The slave trade was an industry in itself. The Company created a system for this trade with forts on the Guinea Coast, transportation in slave ships to the Danish West Indies and sale at the Company’s auctions. When the State took over the Company in 1754 the slave trade was opened up and several companies were created that traded in enslaved Africans. For a period most of the enslaved Africans were bought by other nations’ traders, but in 1765 H.F. Bargum was granted a concession to operate the slave trade. Profits from this trade were very uncertain and could range from over 100% to a total loss.

H.F. Bargum went bankrupt in 1775, but other companies and new consortia were founded. Great profits were made and as many losses in this inhuman, morally degrading trade. In 1792 the King agreed to stop the slave trade in ten years’ time. The last consortium – Pingel, Meyer and Prætorius – devoted large investments to ensuring that as many new, suitable enslaved Africans as possible could be imported so the ‘stock’ could sustain itself when the ban came into force in 1803.

Peter Lotharius Oxholm had been in the Colony as a naval officer, but became an independent planter on St. Croix in 1778. In the period 1782 – 1805 he was also a slave trader. At the end of the Napoleonic Wars he returned to the Colony as Governor.

Oxholm protested strongly against the abolition of the slave trade and tried to get the trade extended beyond the ban of 1803.

After the Napoleonic Wars, and with the end of the transportation of slaves from Africa, the sugar boom began to deflate. The price of enslaved Africans rose and the price of sugar fell. For the intrepid investor there were still large potential profits to be made from sales to other colonies and the United States, after the prohibition of imports from Africa. From the 1830s, when the British emancipated their enslaved population, that profitable trade ended too. As Chresten Henriksen Pram said in 1792: “If the Negro trade did not provide its entrepreneurs with individual profits, one could assume that no one would be foolish enough to participate in it or even defend it.”

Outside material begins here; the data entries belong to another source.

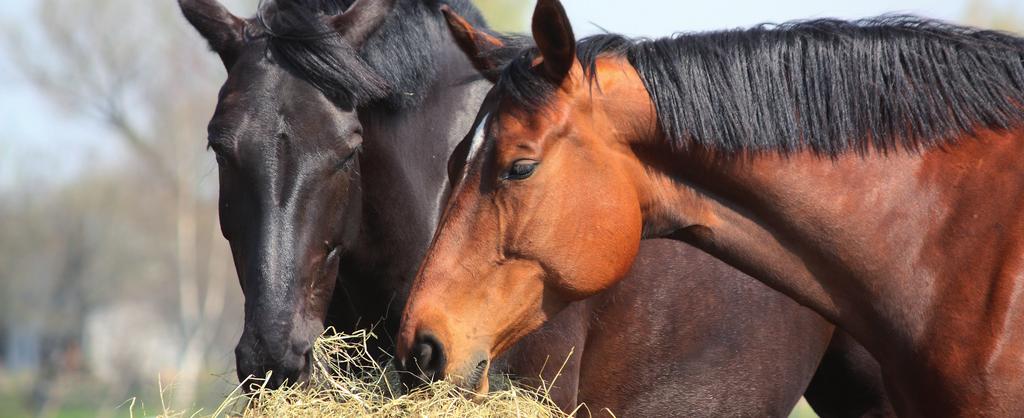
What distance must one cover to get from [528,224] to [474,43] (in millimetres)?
1003

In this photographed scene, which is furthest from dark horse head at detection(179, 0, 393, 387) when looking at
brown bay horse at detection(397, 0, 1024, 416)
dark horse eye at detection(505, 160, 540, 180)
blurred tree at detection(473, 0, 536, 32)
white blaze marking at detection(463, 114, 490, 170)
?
blurred tree at detection(473, 0, 536, 32)

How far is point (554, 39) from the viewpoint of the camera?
3.38 meters

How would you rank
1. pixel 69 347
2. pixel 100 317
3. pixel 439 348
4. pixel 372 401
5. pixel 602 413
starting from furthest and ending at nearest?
1. pixel 100 317
2. pixel 69 347
3. pixel 602 413
4. pixel 372 401
5. pixel 439 348

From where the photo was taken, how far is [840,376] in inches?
225

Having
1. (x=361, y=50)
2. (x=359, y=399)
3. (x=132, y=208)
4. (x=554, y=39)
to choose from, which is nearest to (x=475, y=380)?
(x=359, y=399)

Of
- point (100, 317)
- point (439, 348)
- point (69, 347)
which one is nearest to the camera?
point (439, 348)

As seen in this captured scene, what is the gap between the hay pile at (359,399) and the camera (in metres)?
3.33

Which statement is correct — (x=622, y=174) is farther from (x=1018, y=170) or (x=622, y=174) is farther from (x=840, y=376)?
(x=840, y=376)

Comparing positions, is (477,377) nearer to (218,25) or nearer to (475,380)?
(475,380)

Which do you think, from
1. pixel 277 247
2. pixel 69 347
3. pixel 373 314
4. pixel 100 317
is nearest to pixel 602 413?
pixel 373 314

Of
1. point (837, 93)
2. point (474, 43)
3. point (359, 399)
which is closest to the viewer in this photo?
point (837, 93)

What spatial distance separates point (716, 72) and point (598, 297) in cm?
150

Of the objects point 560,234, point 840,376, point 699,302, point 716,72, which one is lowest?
point 840,376

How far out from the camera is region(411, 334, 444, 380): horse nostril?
3.26 meters
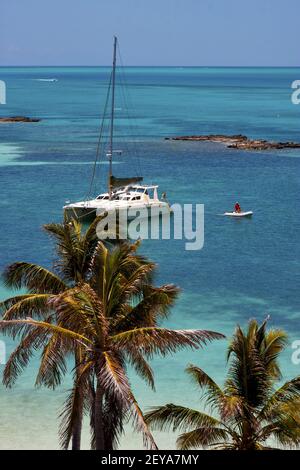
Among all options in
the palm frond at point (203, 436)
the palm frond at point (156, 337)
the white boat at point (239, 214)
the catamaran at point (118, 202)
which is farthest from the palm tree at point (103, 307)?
the white boat at point (239, 214)

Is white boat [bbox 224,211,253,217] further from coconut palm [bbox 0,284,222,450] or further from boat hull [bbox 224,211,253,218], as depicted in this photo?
coconut palm [bbox 0,284,222,450]

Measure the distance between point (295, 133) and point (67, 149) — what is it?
3387 cm

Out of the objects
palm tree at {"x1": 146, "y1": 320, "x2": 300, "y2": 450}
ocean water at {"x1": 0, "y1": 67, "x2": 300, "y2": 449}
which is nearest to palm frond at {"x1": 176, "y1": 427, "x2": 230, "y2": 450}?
palm tree at {"x1": 146, "y1": 320, "x2": 300, "y2": 450}

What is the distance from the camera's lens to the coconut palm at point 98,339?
17.1 meters

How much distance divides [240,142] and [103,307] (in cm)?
8213

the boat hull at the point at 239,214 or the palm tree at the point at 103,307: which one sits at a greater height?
the boat hull at the point at 239,214

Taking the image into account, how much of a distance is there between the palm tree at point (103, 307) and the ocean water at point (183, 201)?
286 inches

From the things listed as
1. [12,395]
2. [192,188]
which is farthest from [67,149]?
[12,395]

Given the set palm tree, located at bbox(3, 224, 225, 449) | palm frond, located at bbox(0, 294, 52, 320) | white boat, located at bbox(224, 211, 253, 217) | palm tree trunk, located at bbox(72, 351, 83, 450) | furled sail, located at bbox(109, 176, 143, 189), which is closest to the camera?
palm tree, located at bbox(3, 224, 225, 449)

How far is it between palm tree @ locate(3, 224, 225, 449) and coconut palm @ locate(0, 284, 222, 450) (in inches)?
1.8

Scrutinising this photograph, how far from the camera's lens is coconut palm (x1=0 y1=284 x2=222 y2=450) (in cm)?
1714

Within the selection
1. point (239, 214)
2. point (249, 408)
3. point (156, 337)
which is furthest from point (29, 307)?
point (239, 214)

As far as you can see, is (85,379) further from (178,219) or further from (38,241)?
(178,219)

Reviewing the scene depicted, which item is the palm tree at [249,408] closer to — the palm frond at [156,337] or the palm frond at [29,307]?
the palm frond at [156,337]
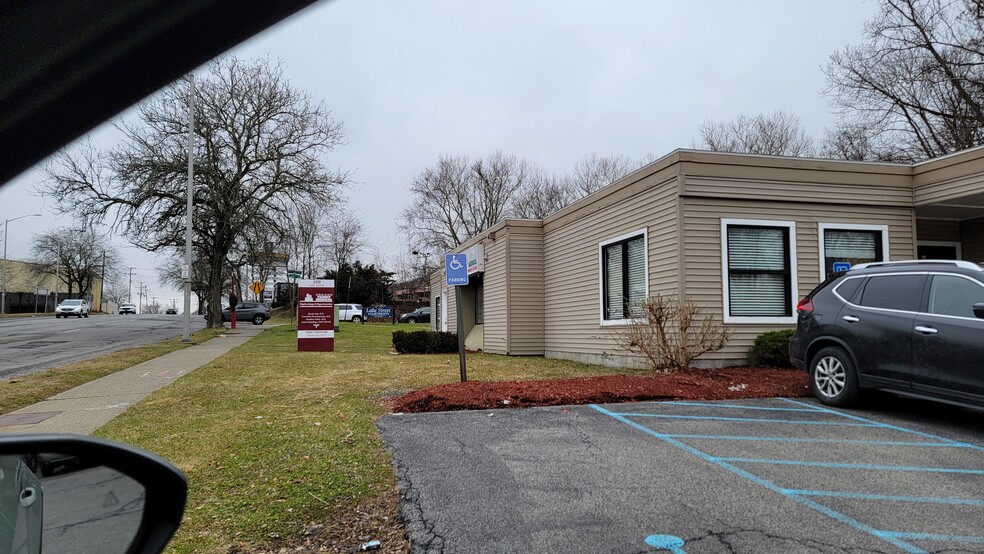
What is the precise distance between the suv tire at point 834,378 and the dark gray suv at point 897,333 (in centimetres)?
1

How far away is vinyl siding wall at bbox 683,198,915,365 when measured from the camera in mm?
10141

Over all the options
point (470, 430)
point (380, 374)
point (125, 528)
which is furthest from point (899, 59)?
point (125, 528)

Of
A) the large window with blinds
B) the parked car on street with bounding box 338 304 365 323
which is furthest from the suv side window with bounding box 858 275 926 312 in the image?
the parked car on street with bounding box 338 304 365 323

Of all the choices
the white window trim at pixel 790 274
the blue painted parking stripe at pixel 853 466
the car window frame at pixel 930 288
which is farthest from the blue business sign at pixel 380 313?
the blue painted parking stripe at pixel 853 466

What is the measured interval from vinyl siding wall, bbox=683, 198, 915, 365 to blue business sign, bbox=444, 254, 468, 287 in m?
3.78

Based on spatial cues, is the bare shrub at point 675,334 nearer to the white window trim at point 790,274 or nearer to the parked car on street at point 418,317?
the white window trim at point 790,274

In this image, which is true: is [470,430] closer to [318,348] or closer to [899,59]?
[318,348]

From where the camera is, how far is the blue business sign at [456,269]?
927 cm

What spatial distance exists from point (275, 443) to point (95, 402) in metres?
4.54

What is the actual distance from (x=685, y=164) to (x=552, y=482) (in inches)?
284

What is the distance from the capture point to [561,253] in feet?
49.4

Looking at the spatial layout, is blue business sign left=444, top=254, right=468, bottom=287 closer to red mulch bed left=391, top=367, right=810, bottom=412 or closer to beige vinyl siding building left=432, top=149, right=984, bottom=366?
red mulch bed left=391, top=367, right=810, bottom=412

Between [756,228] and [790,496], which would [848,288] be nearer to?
[756,228]

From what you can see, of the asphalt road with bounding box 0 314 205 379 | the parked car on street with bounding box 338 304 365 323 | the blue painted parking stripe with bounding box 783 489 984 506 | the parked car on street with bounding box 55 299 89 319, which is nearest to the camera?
the blue painted parking stripe with bounding box 783 489 984 506
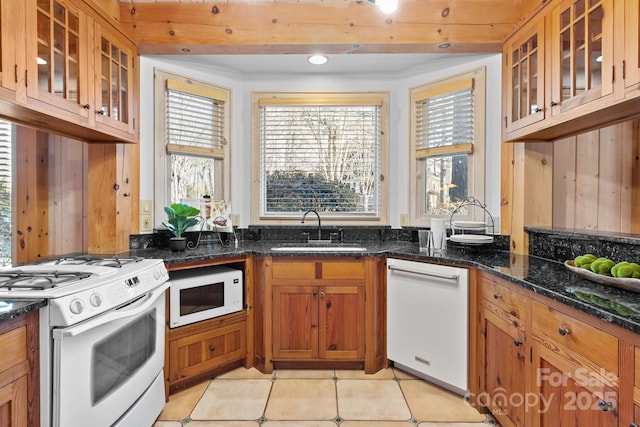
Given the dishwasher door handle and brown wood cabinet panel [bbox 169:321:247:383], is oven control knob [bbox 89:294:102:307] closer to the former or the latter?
brown wood cabinet panel [bbox 169:321:247:383]

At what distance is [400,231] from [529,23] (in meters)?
1.68

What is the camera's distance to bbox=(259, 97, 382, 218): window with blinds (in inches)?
118

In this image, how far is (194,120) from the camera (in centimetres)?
277

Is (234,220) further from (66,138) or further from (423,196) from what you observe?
(423,196)

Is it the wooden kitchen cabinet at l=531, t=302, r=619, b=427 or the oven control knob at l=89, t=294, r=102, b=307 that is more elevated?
the oven control knob at l=89, t=294, r=102, b=307

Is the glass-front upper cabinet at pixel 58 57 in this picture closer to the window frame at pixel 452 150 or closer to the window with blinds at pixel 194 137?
the window with blinds at pixel 194 137

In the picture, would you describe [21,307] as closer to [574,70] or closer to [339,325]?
[339,325]

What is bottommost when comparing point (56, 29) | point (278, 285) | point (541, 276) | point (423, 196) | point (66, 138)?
point (278, 285)

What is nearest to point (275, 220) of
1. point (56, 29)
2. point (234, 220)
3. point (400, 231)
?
point (234, 220)

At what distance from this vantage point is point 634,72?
1.28m

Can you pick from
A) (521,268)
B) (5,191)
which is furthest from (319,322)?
(5,191)

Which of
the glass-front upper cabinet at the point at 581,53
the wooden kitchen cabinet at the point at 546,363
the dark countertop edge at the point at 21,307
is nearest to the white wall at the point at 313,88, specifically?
the glass-front upper cabinet at the point at 581,53

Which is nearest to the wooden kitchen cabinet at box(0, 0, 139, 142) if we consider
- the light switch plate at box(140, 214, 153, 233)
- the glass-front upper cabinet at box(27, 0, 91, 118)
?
the glass-front upper cabinet at box(27, 0, 91, 118)

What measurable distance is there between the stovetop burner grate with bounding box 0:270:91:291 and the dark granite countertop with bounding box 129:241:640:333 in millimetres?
538
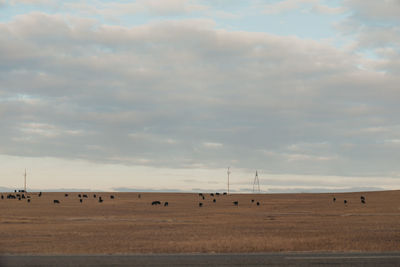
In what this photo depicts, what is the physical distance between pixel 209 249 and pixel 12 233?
624 inches

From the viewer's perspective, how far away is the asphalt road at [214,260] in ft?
55.2

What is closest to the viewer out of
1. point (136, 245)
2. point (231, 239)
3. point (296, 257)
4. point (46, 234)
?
point (296, 257)

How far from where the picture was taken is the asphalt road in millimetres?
16812

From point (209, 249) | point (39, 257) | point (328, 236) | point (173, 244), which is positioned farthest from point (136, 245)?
point (328, 236)

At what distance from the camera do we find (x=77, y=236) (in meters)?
30.6

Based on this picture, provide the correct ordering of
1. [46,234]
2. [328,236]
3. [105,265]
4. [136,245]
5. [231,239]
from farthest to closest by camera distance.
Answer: [46,234] < [328,236] < [231,239] < [136,245] < [105,265]

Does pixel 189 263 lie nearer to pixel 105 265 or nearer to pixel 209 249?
pixel 105 265

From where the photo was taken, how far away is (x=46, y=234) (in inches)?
1261

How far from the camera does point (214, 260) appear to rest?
57.9 feet

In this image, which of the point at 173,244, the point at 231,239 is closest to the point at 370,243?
the point at 231,239

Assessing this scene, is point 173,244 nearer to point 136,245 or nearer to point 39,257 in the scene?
point 136,245

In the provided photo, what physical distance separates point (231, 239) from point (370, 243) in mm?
6879

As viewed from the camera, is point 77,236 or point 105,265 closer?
point 105,265

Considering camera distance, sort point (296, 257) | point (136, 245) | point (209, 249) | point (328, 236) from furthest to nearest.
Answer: point (328, 236) < point (136, 245) < point (209, 249) < point (296, 257)
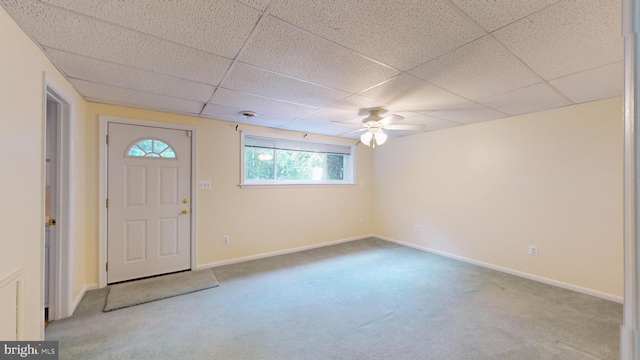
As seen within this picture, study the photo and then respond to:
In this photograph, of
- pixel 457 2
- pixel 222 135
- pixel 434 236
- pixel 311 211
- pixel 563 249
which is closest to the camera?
pixel 457 2

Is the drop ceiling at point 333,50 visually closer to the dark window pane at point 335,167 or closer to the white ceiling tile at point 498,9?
the white ceiling tile at point 498,9

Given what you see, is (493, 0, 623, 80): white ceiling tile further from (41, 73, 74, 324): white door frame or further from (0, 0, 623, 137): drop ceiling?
(41, 73, 74, 324): white door frame

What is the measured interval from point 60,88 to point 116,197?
54.3 inches

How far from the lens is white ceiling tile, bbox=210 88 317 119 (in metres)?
2.72

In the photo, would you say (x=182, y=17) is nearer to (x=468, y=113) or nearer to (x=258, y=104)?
(x=258, y=104)

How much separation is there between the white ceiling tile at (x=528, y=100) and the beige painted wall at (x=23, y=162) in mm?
3804

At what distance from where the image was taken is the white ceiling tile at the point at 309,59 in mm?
1679

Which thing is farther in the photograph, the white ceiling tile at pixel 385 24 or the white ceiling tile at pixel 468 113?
the white ceiling tile at pixel 468 113

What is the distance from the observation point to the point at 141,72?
218 centimetres

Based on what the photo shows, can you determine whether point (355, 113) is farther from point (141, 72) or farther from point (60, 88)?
point (60, 88)

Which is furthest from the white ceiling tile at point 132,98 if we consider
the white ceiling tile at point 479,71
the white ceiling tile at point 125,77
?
the white ceiling tile at point 479,71

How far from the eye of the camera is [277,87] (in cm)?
250

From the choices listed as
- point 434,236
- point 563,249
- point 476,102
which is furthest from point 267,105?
point 563,249

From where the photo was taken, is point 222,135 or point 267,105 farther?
point 222,135
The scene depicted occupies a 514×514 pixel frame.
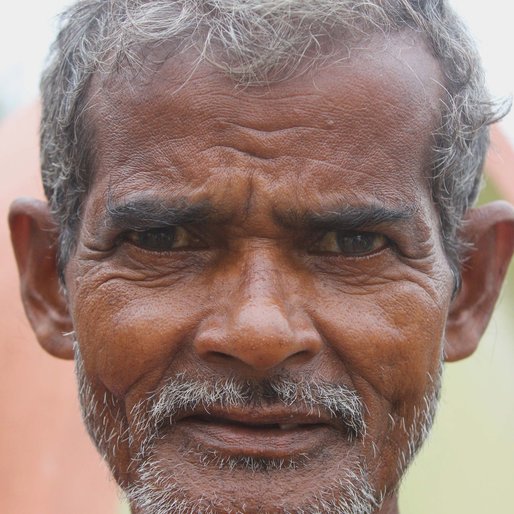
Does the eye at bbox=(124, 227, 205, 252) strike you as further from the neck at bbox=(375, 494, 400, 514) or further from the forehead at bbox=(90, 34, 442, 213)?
the neck at bbox=(375, 494, 400, 514)

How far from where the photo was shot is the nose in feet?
7.11

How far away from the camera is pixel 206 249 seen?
245 centimetres

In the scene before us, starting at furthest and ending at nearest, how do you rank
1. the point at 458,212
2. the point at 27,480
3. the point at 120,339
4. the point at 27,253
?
the point at 27,480 → the point at 27,253 → the point at 458,212 → the point at 120,339

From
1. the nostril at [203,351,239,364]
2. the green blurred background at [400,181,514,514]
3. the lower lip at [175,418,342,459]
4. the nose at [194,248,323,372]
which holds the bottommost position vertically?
the green blurred background at [400,181,514,514]

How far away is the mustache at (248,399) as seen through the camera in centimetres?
226

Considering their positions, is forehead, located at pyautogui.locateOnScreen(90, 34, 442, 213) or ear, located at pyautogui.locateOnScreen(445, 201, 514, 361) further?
ear, located at pyautogui.locateOnScreen(445, 201, 514, 361)

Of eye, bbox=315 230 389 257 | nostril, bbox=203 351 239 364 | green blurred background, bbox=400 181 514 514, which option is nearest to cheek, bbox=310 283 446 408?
eye, bbox=315 230 389 257

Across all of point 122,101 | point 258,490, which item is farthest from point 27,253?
point 258,490

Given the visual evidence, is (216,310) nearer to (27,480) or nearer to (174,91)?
(174,91)

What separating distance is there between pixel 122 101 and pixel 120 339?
643 millimetres

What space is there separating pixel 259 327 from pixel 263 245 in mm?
281

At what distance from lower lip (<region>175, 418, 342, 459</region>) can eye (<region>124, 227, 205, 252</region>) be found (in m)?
0.47

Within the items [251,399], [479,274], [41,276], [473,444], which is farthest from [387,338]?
[473,444]

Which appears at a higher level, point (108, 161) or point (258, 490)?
point (108, 161)
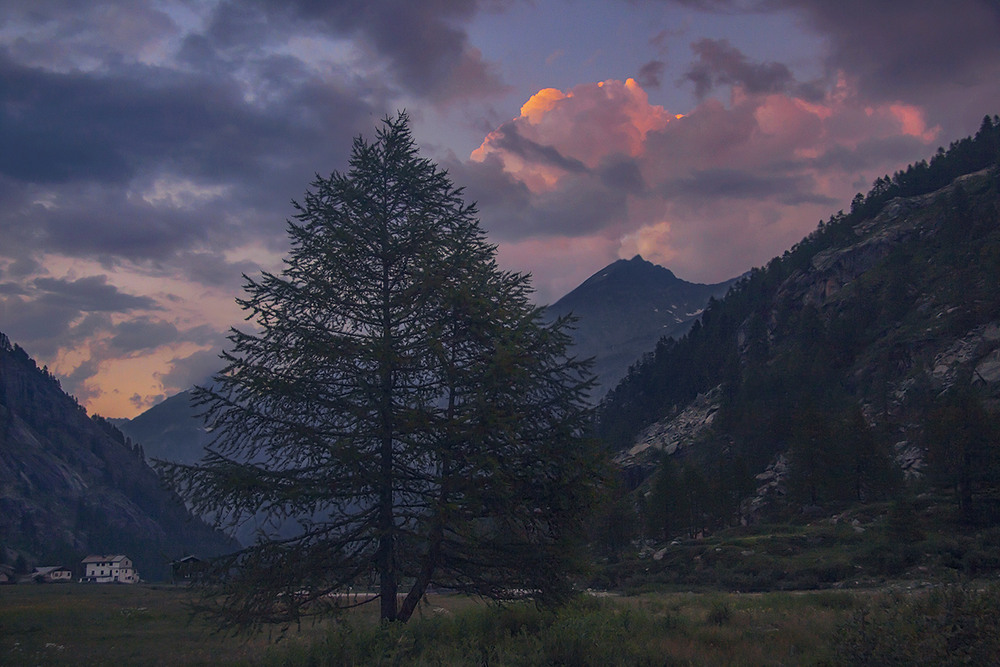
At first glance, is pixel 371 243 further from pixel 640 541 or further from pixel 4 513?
Result: pixel 4 513

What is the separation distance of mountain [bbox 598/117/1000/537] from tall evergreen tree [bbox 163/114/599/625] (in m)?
2.18

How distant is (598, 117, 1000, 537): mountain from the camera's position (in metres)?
46.8

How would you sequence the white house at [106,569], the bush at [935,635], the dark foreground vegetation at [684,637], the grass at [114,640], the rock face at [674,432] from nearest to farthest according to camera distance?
1. the bush at [935,635]
2. the dark foreground vegetation at [684,637]
3. the grass at [114,640]
4. the rock face at [674,432]
5. the white house at [106,569]

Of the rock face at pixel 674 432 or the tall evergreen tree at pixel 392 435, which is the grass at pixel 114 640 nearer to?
the tall evergreen tree at pixel 392 435

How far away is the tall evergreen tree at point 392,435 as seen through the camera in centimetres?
1128

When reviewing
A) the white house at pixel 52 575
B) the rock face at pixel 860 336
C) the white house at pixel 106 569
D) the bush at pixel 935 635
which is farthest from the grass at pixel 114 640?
the white house at pixel 106 569

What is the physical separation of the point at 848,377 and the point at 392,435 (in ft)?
277

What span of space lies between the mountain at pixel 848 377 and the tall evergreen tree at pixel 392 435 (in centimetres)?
218

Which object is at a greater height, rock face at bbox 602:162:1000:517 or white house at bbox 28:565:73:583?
rock face at bbox 602:162:1000:517

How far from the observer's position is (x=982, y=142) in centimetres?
12738

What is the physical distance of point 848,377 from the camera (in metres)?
80.6

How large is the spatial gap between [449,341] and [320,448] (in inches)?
130

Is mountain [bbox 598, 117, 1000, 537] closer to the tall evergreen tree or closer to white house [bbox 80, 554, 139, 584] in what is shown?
the tall evergreen tree

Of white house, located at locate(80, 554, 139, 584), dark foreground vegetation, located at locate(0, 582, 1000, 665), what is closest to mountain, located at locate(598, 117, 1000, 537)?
dark foreground vegetation, located at locate(0, 582, 1000, 665)
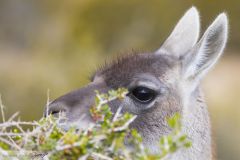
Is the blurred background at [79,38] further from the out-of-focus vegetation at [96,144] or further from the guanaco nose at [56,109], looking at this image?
the out-of-focus vegetation at [96,144]

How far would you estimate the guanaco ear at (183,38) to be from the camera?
7664 mm

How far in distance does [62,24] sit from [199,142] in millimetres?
11328

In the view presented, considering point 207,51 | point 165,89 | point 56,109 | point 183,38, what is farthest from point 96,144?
point 183,38

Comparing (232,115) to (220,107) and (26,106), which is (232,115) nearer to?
(220,107)

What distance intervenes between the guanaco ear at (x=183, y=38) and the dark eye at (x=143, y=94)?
1.92 ft

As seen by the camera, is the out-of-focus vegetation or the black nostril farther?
the black nostril

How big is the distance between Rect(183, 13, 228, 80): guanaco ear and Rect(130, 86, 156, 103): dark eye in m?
0.43

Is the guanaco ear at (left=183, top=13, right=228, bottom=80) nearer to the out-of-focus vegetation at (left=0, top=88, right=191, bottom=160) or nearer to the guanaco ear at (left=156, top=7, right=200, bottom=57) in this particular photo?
the guanaco ear at (left=156, top=7, right=200, bottom=57)

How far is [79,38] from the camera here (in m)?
18.0

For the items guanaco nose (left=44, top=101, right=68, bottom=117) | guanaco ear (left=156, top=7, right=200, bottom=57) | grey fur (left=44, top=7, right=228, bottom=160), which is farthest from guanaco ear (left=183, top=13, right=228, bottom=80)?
guanaco nose (left=44, top=101, right=68, bottom=117)

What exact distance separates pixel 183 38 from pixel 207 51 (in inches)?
16.0

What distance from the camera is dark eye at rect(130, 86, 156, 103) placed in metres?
7.12

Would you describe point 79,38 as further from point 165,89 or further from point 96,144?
point 96,144

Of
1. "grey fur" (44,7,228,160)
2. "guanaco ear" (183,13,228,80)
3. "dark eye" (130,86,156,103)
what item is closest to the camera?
"grey fur" (44,7,228,160)
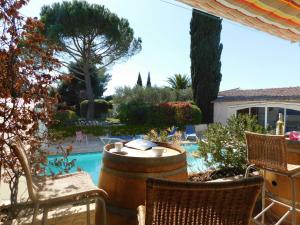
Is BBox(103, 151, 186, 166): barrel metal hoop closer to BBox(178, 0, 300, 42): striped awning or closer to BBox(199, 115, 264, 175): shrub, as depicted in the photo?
BBox(178, 0, 300, 42): striped awning

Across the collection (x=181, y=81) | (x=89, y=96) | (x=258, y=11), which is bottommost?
(x=258, y=11)

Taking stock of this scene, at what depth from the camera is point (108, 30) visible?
19594 millimetres

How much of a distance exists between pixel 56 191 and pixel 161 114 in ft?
52.2

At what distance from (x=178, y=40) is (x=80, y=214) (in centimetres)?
2106

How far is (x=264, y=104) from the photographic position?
62.3 feet

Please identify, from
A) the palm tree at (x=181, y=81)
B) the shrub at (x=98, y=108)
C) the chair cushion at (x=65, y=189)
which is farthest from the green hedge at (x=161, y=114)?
the chair cushion at (x=65, y=189)

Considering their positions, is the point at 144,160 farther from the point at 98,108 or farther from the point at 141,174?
the point at 98,108

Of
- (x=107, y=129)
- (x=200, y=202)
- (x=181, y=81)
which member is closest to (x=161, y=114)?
(x=107, y=129)

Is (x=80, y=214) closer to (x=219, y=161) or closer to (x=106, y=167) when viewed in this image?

The Danish State’s involvement in the Colony was wholehearted, because the higher the turnover, the greater the duties and taxes that came to the State. Over the years the operating costs of the Colony rose because of the activities of the Government, which was responsible for among other things the judicial system, the military and general administration costs.

To safeguard merchant shipping, the absolute monarch sent the Navy along on the voyages to the Danish West Indies. In the years when Europe’s great powers were at war with one another, warships sailed in convoys to protect merchant vessels. Overall, however, it was a good investment for the State until 1820, for all the inhuman suffering that the period occasioned.